Problem statement> From the line with "Douglas Milligan - Pine Path" to the line with "biodiesel Arslan2015", retype each line exactly as it stands in the records below, but skip the pictures.

Input material>
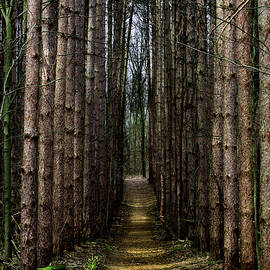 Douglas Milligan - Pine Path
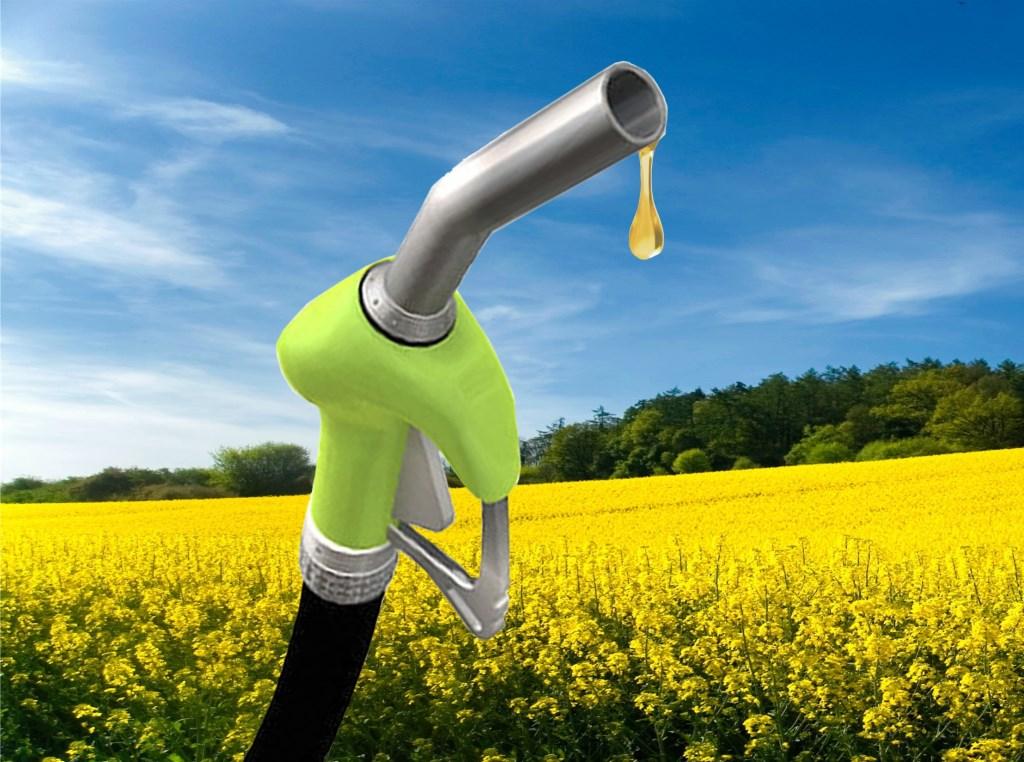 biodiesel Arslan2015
...
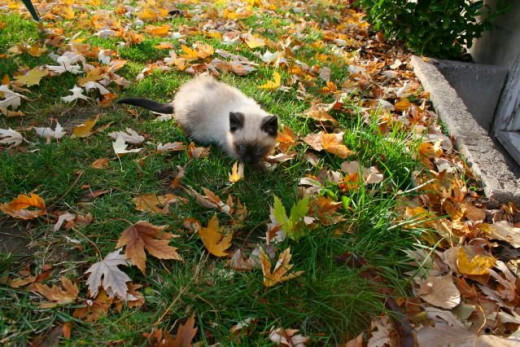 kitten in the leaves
* * *
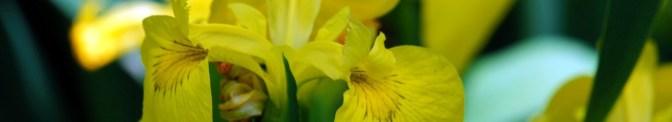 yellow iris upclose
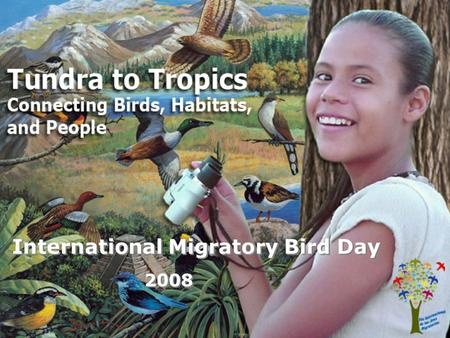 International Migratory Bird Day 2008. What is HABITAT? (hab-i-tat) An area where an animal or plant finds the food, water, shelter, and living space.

Response to this exercise>
 Douglas Milligan - Pine Path
 biodiesel Arslan2015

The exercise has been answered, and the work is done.